- [Yapılacaklar]:
a - Verilen metinde "On gün önce sonsuzluğa" sözleriyle başlayıp "sergi de gezildi." sözleri de dahil olmak üzere orada biten bölümü hiçbir değişiklik yapmadan tekrar edin.
b - Verilen metne göre aşağıdaki soruları cevaplayın.
(i) Babıali Sohbetleri'ni hangi dernek organize etti?
(ii) Sohbet toplantısının takdimini ve yöneticiliğini kim yaptı?
(iii) Gürbüz Azak'ın konuşmasında kundura örneğini anlatan şair kimdir?

- [Verilen Metin]:

On gün önce sonsuzluğa uğurladığımız karikatürist, çizer Vehip Sinan, Cağaloğlu’nda kalabalık bir yazar, sanatçı ve gazeteci grubu tarafından saygıyla yâd edildi. Katılımcılar Vehip Sinan’ın hayatı, mesleği ve çalışmaları hakkındaki duygu ve düşüncelerini dile getirdiler. Ressam ve yazar Gürbüz Azak, romancı Yavuz Bahadıroğlu, Kültür AŞ. Genel Müdürü Nevzat Bayhan, karikatüristler Yurdagün Göker, İbrahim Özdabak ve Demirhan Kadıoğlu, kültür tarihçisi Can Alpgüvenç, yazarlar Ümit Şimşek ile Suad Alkan programa katılıp konuşanlar arasındaydı. Büyük ilgi gören toplantıdan sonra Vehip Sinan’ın karikatürlerinden, eserlerinden ve fotoğraflarından meydana gelen bir sergi de gezildi.
Edebiyat Sanat ve Kültür Araştırmaları Derneği (ESKADER)’nin organize ettiği Babıali Sohbetleri’nde bu hafta, on gün önce ebedî aleme uğurladığımız karikatürist Vehip Sinan konuşuldu. Takdimini ve yöneticiliğini Mehmet Nuri Yardım’ın yaptığı sohbet toplantısında Türk basın hayatının ve yazar camiasının seçkin isimleri Vehip Sinan’la ilgili hâtıra ve görüşlerini davetlilerle paylaştı. İşte o görüşlerden özetler:
GÜRBÜZ AZAK:
“Sanatkâr ruhlu insanlar normal insanlardan çok farklıdır. Bir üst seviyeden hayata bakan sanatçılar, dünyayı çok farklı bir pencereden görüyor ve okuyorlar. Şair Sedat Umran bir keresinde güzel bir örnek anlattı. Bir gün bir kundura alır, kundura ilk gün ayağına olurken ikinci gün bir teki ayağını sıkmaktadır. Kundurayı değiştirmeye gidince aslında sorun olmadığını kunduranın içinde bir düdük olduğunu görür. Aslında sanatkâr ruhlu insanlar sanatlarının dışında bir şey düşünemezler. Vehip Sinan da hayatı boyunca beyefendi üslubundan asla taviz vermedi. Sanatkârane bir hayat yaşadı ve güzel bir ismi ardında bırakarak bu dünyadan ayrıldı.”

- [Veri Kümesi Satırları]:

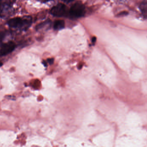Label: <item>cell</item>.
Returning a JSON list of instances; mask_svg holds the SVG:
<instances>
[{"label": "cell", "mask_w": 147, "mask_h": 147, "mask_svg": "<svg viewBox=\"0 0 147 147\" xmlns=\"http://www.w3.org/2000/svg\"><path fill=\"white\" fill-rule=\"evenodd\" d=\"M65 27V22L63 20H57L54 24V28L55 30H59L63 29Z\"/></svg>", "instance_id": "cell-6"}, {"label": "cell", "mask_w": 147, "mask_h": 147, "mask_svg": "<svg viewBox=\"0 0 147 147\" xmlns=\"http://www.w3.org/2000/svg\"><path fill=\"white\" fill-rule=\"evenodd\" d=\"M140 9L143 14V16L145 18H147V0H144L140 4Z\"/></svg>", "instance_id": "cell-5"}, {"label": "cell", "mask_w": 147, "mask_h": 147, "mask_svg": "<svg viewBox=\"0 0 147 147\" xmlns=\"http://www.w3.org/2000/svg\"><path fill=\"white\" fill-rule=\"evenodd\" d=\"M32 23V18L30 16L23 17H15L10 19L8 21L9 26L13 28H21L25 26H29Z\"/></svg>", "instance_id": "cell-1"}, {"label": "cell", "mask_w": 147, "mask_h": 147, "mask_svg": "<svg viewBox=\"0 0 147 147\" xmlns=\"http://www.w3.org/2000/svg\"><path fill=\"white\" fill-rule=\"evenodd\" d=\"M4 37V34L2 32H0V41Z\"/></svg>", "instance_id": "cell-11"}, {"label": "cell", "mask_w": 147, "mask_h": 147, "mask_svg": "<svg viewBox=\"0 0 147 147\" xmlns=\"http://www.w3.org/2000/svg\"><path fill=\"white\" fill-rule=\"evenodd\" d=\"M1 2H0V14H1V9L2 7H1Z\"/></svg>", "instance_id": "cell-14"}, {"label": "cell", "mask_w": 147, "mask_h": 147, "mask_svg": "<svg viewBox=\"0 0 147 147\" xmlns=\"http://www.w3.org/2000/svg\"><path fill=\"white\" fill-rule=\"evenodd\" d=\"M49 23V21L47 20L46 21L44 22H42V23H40L39 25H37L36 26V30H40V29H41V28H43L46 25H47V24Z\"/></svg>", "instance_id": "cell-7"}, {"label": "cell", "mask_w": 147, "mask_h": 147, "mask_svg": "<svg viewBox=\"0 0 147 147\" xmlns=\"http://www.w3.org/2000/svg\"><path fill=\"white\" fill-rule=\"evenodd\" d=\"M51 14L56 17H62L66 15L67 8L65 4L59 3L52 8L50 11Z\"/></svg>", "instance_id": "cell-3"}, {"label": "cell", "mask_w": 147, "mask_h": 147, "mask_svg": "<svg viewBox=\"0 0 147 147\" xmlns=\"http://www.w3.org/2000/svg\"><path fill=\"white\" fill-rule=\"evenodd\" d=\"M69 13L72 17L74 18L83 17L85 14V7L81 2H77L71 6Z\"/></svg>", "instance_id": "cell-2"}, {"label": "cell", "mask_w": 147, "mask_h": 147, "mask_svg": "<svg viewBox=\"0 0 147 147\" xmlns=\"http://www.w3.org/2000/svg\"><path fill=\"white\" fill-rule=\"evenodd\" d=\"M63 1H64L66 3H70V2L72 1H73V0H63Z\"/></svg>", "instance_id": "cell-12"}, {"label": "cell", "mask_w": 147, "mask_h": 147, "mask_svg": "<svg viewBox=\"0 0 147 147\" xmlns=\"http://www.w3.org/2000/svg\"><path fill=\"white\" fill-rule=\"evenodd\" d=\"M96 37H93L92 39V41L93 43H95L96 41Z\"/></svg>", "instance_id": "cell-13"}, {"label": "cell", "mask_w": 147, "mask_h": 147, "mask_svg": "<svg viewBox=\"0 0 147 147\" xmlns=\"http://www.w3.org/2000/svg\"><path fill=\"white\" fill-rule=\"evenodd\" d=\"M128 13V12H127V11H122V12L119 13L117 15V16H119V17H120V16H125L127 15Z\"/></svg>", "instance_id": "cell-8"}, {"label": "cell", "mask_w": 147, "mask_h": 147, "mask_svg": "<svg viewBox=\"0 0 147 147\" xmlns=\"http://www.w3.org/2000/svg\"><path fill=\"white\" fill-rule=\"evenodd\" d=\"M37 1H39L41 3H46L47 2L50 1L51 0H37Z\"/></svg>", "instance_id": "cell-9"}, {"label": "cell", "mask_w": 147, "mask_h": 147, "mask_svg": "<svg viewBox=\"0 0 147 147\" xmlns=\"http://www.w3.org/2000/svg\"><path fill=\"white\" fill-rule=\"evenodd\" d=\"M47 61L50 64H52L53 63L54 59H47Z\"/></svg>", "instance_id": "cell-10"}, {"label": "cell", "mask_w": 147, "mask_h": 147, "mask_svg": "<svg viewBox=\"0 0 147 147\" xmlns=\"http://www.w3.org/2000/svg\"><path fill=\"white\" fill-rule=\"evenodd\" d=\"M15 47V44L12 41L3 44L0 49V55L4 56L8 55L14 50Z\"/></svg>", "instance_id": "cell-4"}]
</instances>
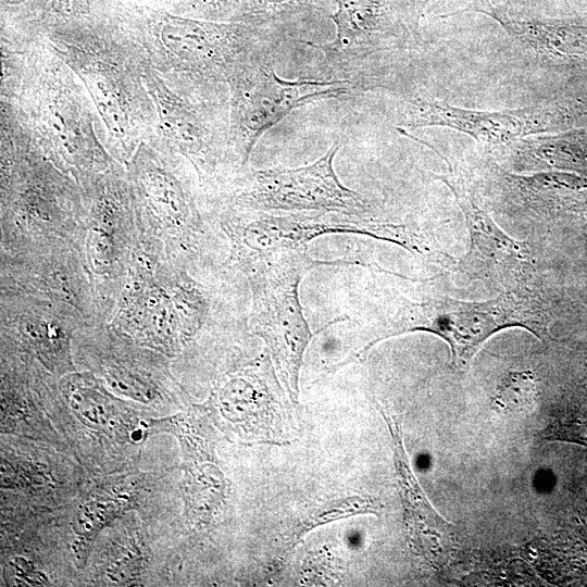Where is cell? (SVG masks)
Returning a JSON list of instances; mask_svg holds the SVG:
<instances>
[{
    "instance_id": "6da1fadb",
    "label": "cell",
    "mask_w": 587,
    "mask_h": 587,
    "mask_svg": "<svg viewBox=\"0 0 587 587\" xmlns=\"http://www.w3.org/2000/svg\"><path fill=\"white\" fill-rule=\"evenodd\" d=\"M249 301L246 277L224 261L167 257L138 242L110 324L187 369L240 351L252 336Z\"/></svg>"
},
{
    "instance_id": "7a4b0ae2",
    "label": "cell",
    "mask_w": 587,
    "mask_h": 587,
    "mask_svg": "<svg viewBox=\"0 0 587 587\" xmlns=\"http://www.w3.org/2000/svg\"><path fill=\"white\" fill-rule=\"evenodd\" d=\"M43 36L83 82L98 113L105 149L125 165L157 125L145 80L150 65L145 50L122 23L55 24Z\"/></svg>"
},
{
    "instance_id": "3957f363",
    "label": "cell",
    "mask_w": 587,
    "mask_h": 587,
    "mask_svg": "<svg viewBox=\"0 0 587 587\" xmlns=\"http://www.w3.org/2000/svg\"><path fill=\"white\" fill-rule=\"evenodd\" d=\"M0 99L12 107L45 155L77 184L116 162L102 142L86 87L43 35L30 37L23 65L1 85Z\"/></svg>"
},
{
    "instance_id": "277c9868",
    "label": "cell",
    "mask_w": 587,
    "mask_h": 587,
    "mask_svg": "<svg viewBox=\"0 0 587 587\" xmlns=\"http://www.w3.org/2000/svg\"><path fill=\"white\" fill-rule=\"evenodd\" d=\"M0 252L54 241L73 242L79 249L86 210L77 182L45 155L4 101H0Z\"/></svg>"
},
{
    "instance_id": "5b68a950",
    "label": "cell",
    "mask_w": 587,
    "mask_h": 587,
    "mask_svg": "<svg viewBox=\"0 0 587 587\" xmlns=\"http://www.w3.org/2000/svg\"><path fill=\"white\" fill-rule=\"evenodd\" d=\"M354 322L362 324V346L340 366L362 359L384 339L423 330L444 339L453 366L464 370L484 342L501 329L522 327L546 339L549 317L539 296L521 288L486 301H463L438 294L412 300L398 295L375 307H363L362 319Z\"/></svg>"
},
{
    "instance_id": "8992f818",
    "label": "cell",
    "mask_w": 587,
    "mask_h": 587,
    "mask_svg": "<svg viewBox=\"0 0 587 587\" xmlns=\"http://www.w3.org/2000/svg\"><path fill=\"white\" fill-rule=\"evenodd\" d=\"M125 168L138 242L167 257L225 260L223 237L205 214L198 176L183 155L153 132Z\"/></svg>"
},
{
    "instance_id": "52a82bcc",
    "label": "cell",
    "mask_w": 587,
    "mask_h": 587,
    "mask_svg": "<svg viewBox=\"0 0 587 587\" xmlns=\"http://www.w3.org/2000/svg\"><path fill=\"white\" fill-rule=\"evenodd\" d=\"M145 80L155 108V135L192 165L202 199L212 197L241 171L229 145L228 87L165 76L151 64Z\"/></svg>"
},
{
    "instance_id": "ba28073f",
    "label": "cell",
    "mask_w": 587,
    "mask_h": 587,
    "mask_svg": "<svg viewBox=\"0 0 587 587\" xmlns=\"http://www.w3.org/2000/svg\"><path fill=\"white\" fill-rule=\"evenodd\" d=\"M205 214L223 237L224 263L238 272L267 255L308 249L310 241L329 234L365 235L417 254L430 251L415 228L374 217L333 212H261L225 205L209 207Z\"/></svg>"
},
{
    "instance_id": "9c48e42d",
    "label": "cell",
    "mask_w": 587,
    "mask_h": 587,
    "mask_svg": "<svg viewBox=\"0 0 587 587\" xmlns=\"http://www.w3.org/2000/svg\"><path fill=\"white\" fill-rule=\"evenodd\" d=\"M123 26L162 75L208 87H228L236 68L263 42L253 27L167 12L130 15Z\"/></svg>"
},
{
    "instance_id": "30bf717a",
    "label": "cell",
    "mask_w": 587,
    "mask_h": 587,
    "mask_svg": "<svg viewBox=\"0 0 587 587\" xmlns=\"http://www.w3.org/2000/svg\"><path fill=\"white\" fill-rule=\"evenodd\" d=\"M358 264L361 262L355 260L314 259L308 249H301L261 258L240 272L250 288L249 328L264 341L294 401L299 395L303 355L313 336L299 299L300 283L320 266Z\"/></svg>"
},
{
    "instance_id": "8fae6325",
    "label": "cell",
    "mask_w": 587,
    "mask_h": 587,
    "mask_svg": "<svg viewBox=\"0 0 587 587\" xmlns=\"http://www.w3.org/2000/svg\"><path fill=\"white\" fill-rule=\"evenodd\" d=\"M78 185L86 210L79 249L100 317L110 323L138 245L133 192L125 165L118 162Z\"/></svg>"
},
{
    "instance_id": "7c38bea8",
    "label": "cell",
    "mask_w": 587,
    "mask_h": 587,
    "mask_svg": "<svg viewBox=\"0 0 587 587\" xmlns=\"http://www.w3.org/2000/svg\"><path fill=\"white\" fill-rule=\"evenodd\" d=\"M338 141L314 163L296 167L257 170L248 165L218 192L203 199V208L225 205L261 212H333L374 217L363 195L339 180L334 159Z\"/></svg>"
},
{
    "instance_id": "4fadbf2b",
    "label": "cell",
    "mask_w": 587,
    "mask_h": 587,
    "mask_svg": "<svg viewBox=\"0 0 587 587\" xmlns=\"http://www.w3.org/2000/svg\"><path fill=\"white\" fill-rule=\"evenodd\" d=\"M263 43L228 80L229 145L237 166L249 165L260 138L294 110L353 90L342 79L286 80L276 75L272 53Z\"/></svg>"
},
{
    "instance_id": "5bb4252c",
    "label": "cell",
    "mask_w": 587,
    "mask_h": 587,
    "mask_svg": "<svg viewBox=\"0 0 587 587\" xmlns=\"http://www.w3.org/2000/svg\"><path fill=\"white\" fill-rule=\"evenodd\" d=\"M73 353L77 370L92 373L118 397L164 412L185 401L171 361L110 323L82 327L74 337Z\"/></svg>"
},
{
    "instance_id": "9a60e30c",
    "label": "cell",
    "mask_w": 587,
    "mask_h": 587,
    "mask_svg": "<svg viewBox=\"0 0 587 587\" xmlns=\"http://www.w3.org/2000/svg\"><path fill=\"white\" fill-rule=\"evenodd\" d=\"M332 15L336 36L327 43L307 42L319 49L329 79L348 80L353 89L372 86L380 55L408 49L410 30L399 21L390 0H336Z\"/></svg>"
},
{
    "instance_id": "2e32d148",
    "label": "cell",
    "mask_w": 587,
    "mask_h": 587,
    "mask_svg": "<svg viewBox=\"0 0 587 587\" xmlns=\"http://www.w3.org/2000/svg\"><path fill=\"white\" fill-rule=\"evenodd\" d=\"M47 413L68 415L70 432L101 449H136L150 435L155 411L110 391L92 373L77 370L58 378L46 405Z\"/></svg>"
},
{
    "instance_id": "e0dca14e",
    "label": "cell",
    "mask_w": 587,
    "mask_h": 587,
    "mask_svg": "<svg viewBox=\"0 0 587 587\" xmlns=\"http://www.w3.org/2000/svg\"><path fill=\"white\" fill-rule=\"evenodd\" d=\"M0 290L67 303L88 324L103 323L88 268L73 242L54 241L17 252H0Z\"/></svg>"
},
{
    "instance_id": "ac0fdd59",
    "label": "cell",
    "mask_w": 587,
    "mask_h": 587,
    "mask_svg": "<svg viewBox=\"0 0 587 587\" xmlns=\"http://www.w3.org/2000/svg\"><path fill=\"white\" fill-rule=\"evenodd\" d=\"M1 338L32 354L57 378L77 371L73 342L88 324L72 305L34 295L0 290Z\"/></svg>"
},
{
    "instance_id": "d6986e66",
    "label": "cell",
    "mask_w": 587,
    "mask_h": 587,
    "mask_svg": "<svg viewBox=\"0 0 587 587\" xmlns=\"http://www.w3.org/2000/svg\"><path fill=\"white\" fill-rule=\"evenodd\" d=\"M448 173L433 174L453 193L461 209L470 236L467 252L459 262L460 271L470 278L489 280L507 290L524 288L534 268L530 246L504 233L476 201L467 180L450 161Z\"/></svg>"
},
{
    "instance_id": "ffe728a7",
    "label": "cell",
    "mask_w": 587,
    "mask_h": 587,
    "mask_svg": "<svg viewBox=\"0 0 587 587\" xmlns=\"http://www.w3.org/2000/svg\"><path fill=\"white\" fill-rule=\"evenodd\" d=\"M561 116L558 109L540 104L515 110L479 111L415 97L407 102L399 124L410 128L448 127L480 143L497 146L550 132L560 125Z\"/></svg>"
},
{
    "instance_id": "44dd1931",
    "label": "cell",
    "mask_w": 587,
    "mask_h": 587,
    "mask_svg": "<svg viewBox=\"0 0 587 587\" xmlns=\"http://www.w3.org/2000/svg\"><path fill=\"white\" fill-rule=\"evenodd\" d=\"M391 435L394 460L407 514L409 537L415 552L430 559L441 552V539L451 527L429 504L415 479L404 451L402 433L398 421L380 410Z\"/></svg>"
},
{
    "instance_id": "7402d4cb",
    "label": "cell",
    "mask_w": 587,
    "mask_h": 587,
    "mask_svg": "<svg viewBox=\"0 0 587 587\" xmlns=\"http://www.w3.org/2000/svg\"><path fill=\"white\" fill-rule=\"evenodd\" d=\"M478 12L495 20L513 39L537 54L574 57L587 54V26L566 22L511 18L489 0H474L460 12ZM459 12V13H460Z\"/></svg>"
},
{
    "instance_id": "603a6c76",
    "label": "cell",
    "mask_w": 587,
    "mask_h": 587,
    "mask_svg": "<svg viewBox=\"0 0 587 587\" xmlns=\"http://www.w3.org/2000/svg\"><path fill=\"white\" fill-rule=\"evenodd\" d=\"M136 482L120 479L96 486L78 505L73 519L72 552L77 566H84L100 532L137 504Z\"/></svg>"
},
{
    "instance_id": "cb8c5ba5",
    "label": "cell",
    "mask_w": 587,
    "mask_h": 587,
    "mask_svg": "<svg viewBox=\"0 0 587 587\" xmlns=\"http://www.w3.org/2000/svg\"><path fill=\"white\" fill-rule=\"evenodd\" d=\"M146 551L137 534L113 540L100 561V576L108 585H141L146 565Z\"/></svg>"
},
{
    "instance_id": "d4e9b609",
    "label": "cell",
    "mask_w": 587,
    "mask_h": 587,
    "mask_svg": "<svg viewBox=\"0 0 587 587\" xmlns=\"http://www.w3.org/2000/svg\"><path fill=\"white\" fill-rule=\"evenodd\" d=\"M536 379L530 371L507 374L497 387L494 402L503 412H520L528 409L536 397Z\"/></svg>"
},
{
    "instance_id": "484cf974",
    "label": "cell",
    "mask_w": 587,
    "mask_h": 587,
    "mask_svg": "<svg viewBox=\"0 0 587 587\" xmlns=\"http://www.w3.org/2000/svg\"><path fill=\"white\" fill-rule=\"evenodd\" d=\"M530 162L550 166H572L582 160V155L572 149L566 140L559 137H538L523 141L519 149Z\"/></svg>"
},
{
    "instance_id": "4316f807",
    "label": "cell",
    "mask_w": 587,
    "mask_h": 587,
    "mask_svg": "<svg viewBox=\"0 0 587 587\" xmlns=\"http://www.w3.org/2000/svg\"><path fill=\"white\" fill-rule=\"evenodd\" d=\"M39 3L40 11L46 20L48 21V17L52 18L48 27L55 24L98 22L92 17L93 0H40Z\"/></svg>"
},
{
    "instance_id": "83f0119b",
    "label": "cell",
    "mask_w": 587,
    "mask_h": 587,
    "mask_svg": "<svg viewBox=\"0 0 587 587\" xmlns=\"http://www.w3.org/2000/svg\"><path fill=\"white\" fill-rule=\"evenodd\" d=\"M546 440H560L587 447V419L567 415L553 421L542 433Z\"/></svg>"
},
{
    "instance_id": "f1b7e54d",
    "label": "cell",
    "mask_w": 587,
    "mask_h": 587,
    "mask_svg": "<svg viewBox=\"0 0 587 587\" xmlns=\"http://www.w3.org/2000/svg\"><path fill=\"white\" fill-rule=\"evenodd\" d=\"M5 577L9 585L48 586L50 579L45 571L26 557H13L7 563Z\"/></svg>"
},
{
    "instance_id": "f546056e",
    "label": "cell",
    "mask_w": 587,
    "mask_h": 587,
    "mask_svg": "<svg viewBox=\"0 0 587 587\" xmlns=\"http://www.w3.org/2000/svg\"><path fill=\"white\" fill-rule=\"evenodd\" d=\"M314 1L316 0H246L241 8V16L247 18L274 15Z\"/></svg>"
},
{
    "instance_id": "4dcf8cb0",
    "label": "cell",
    "mask_w": 587,
    "mask_h": 587,
    "mask_svg": "<svg viewBox=\"0 0 587 587\" xmlns=\"http://www.w3.org/2000/svg\"><path fill=\"white\" fill-rule=\"evenodd\" d=\"M30 0H1L2 7L4 8H16L21 7L24 3H28Z\"/></svg>"
}]
</instances>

- [Görevlerin Çözümleri]:
a -
On gün önce sonsuzluğa uğurladığımız karikatürist, çizer Vehip Sinan, Cağaloğlu’nda kalabalık bir yazar, sanatçı ve gazeteci grubu tarafından saygıyla yâd edildi. Katılımcılar Vehip Sinan’ın hayatı, mesleği ve çalışmaları hakkındaki duygu ve düşüncelerini dile getirdiler. Ressam ve yazar Gürbüz Azak, romancı Yavuz Bahadıroğlu, Kültür AŞ. Genel Müdürü Nevzat Bayhan, karikatüristler Yurdagün Göker, İbrahim Özdabak ve Demirhan Kadıoğlu, kültür tarihçisi Can Alpgüvenç, yazarlar Ümit Şimşek ile Suad Alkan programa katılıp konuşanlar arasındaydı. Büyük ilgi gören toplantıdan sonra Vehip Sinan’ın karikatürlerinden, eserlerinden ve fotoğraflarından meydana gelen bir sergi de gezildi.

b -
(i) Babıali Sohbetleri'ni Edebiyat Sanat ve Kültür Araştırmaları Derneği (ESKADER) organize etti.
(ii) Toplantının takdimini ve yöneticiliğini Mehmet Nuri Yardım yaptı.
(iii) Kundura örneğini şair Sedat Umran anlattı.